These videos are very much addressed to an outside—to multiple outsides—in a way that is not strictly bounded or policed, though at times there are boundaries which are, and have to be, very firmly asserted. But in general, their address is open. They don’t exist as atoms but are already an assemblage. Even in each individual video, there’s a sense that it’s the collectivity of videos that matters, not any single gesture. And the power of that assemblage is not simply numerical. It’s not simply a question of how many people are in the street, or how many videos take over the internet. What matters is to create an intensity which can attract people to it. So, between the individual video and the anarchive as an open totality, there are all these specific associations and assemblages that come into being for a certain time, and act as attractors of energy, as provisional poles of clarity, and as creators and distributors of meaning.
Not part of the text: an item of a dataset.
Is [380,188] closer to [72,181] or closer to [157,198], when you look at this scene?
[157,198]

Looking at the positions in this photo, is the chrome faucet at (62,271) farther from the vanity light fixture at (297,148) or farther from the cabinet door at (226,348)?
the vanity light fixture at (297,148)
If filming was a means of participation for the filmer, then the videos that were produced and uploaded were not just documents of that participation, but rather (in the most direct sense) invitations to others to act in their turn. (…) More specifically, they were inviting the viewer not only to emulate but also to compete with what they had seen, to try to exceed the model in revolutionary fervour. (p. 175)

Figure 12: still from The Uprising (2013) / YouTube video uploaded by 5000zukoo, September 21, 2011 (click image for video source).

Alex

You suggest that the possibility of an outside is critical for an ethics of solidarity: what you call “a we.” This calling comes from of a local, every day, but also, of course, exceptional I that is living and taping in-community in-revolution. There could be, or perhaps there must be, an anticipated outsider—a you—who is called by this performative address, someone who is outside the local, someone who needs this representation, someone who might connect. That is one reason, among many, why each I is making and distributing each short videotape: to be seen and heard, yes, but also to connect to other I’s in this articulation. In your book, you write about that person, that outsider, that imagined or hailed viewer, as being close by, in proximity, although not exactly local: ideally in one of these countries in revolution, and thus called not just to look or connect but also to the/their street. The call asks: who’s going to join us in the street and become the we?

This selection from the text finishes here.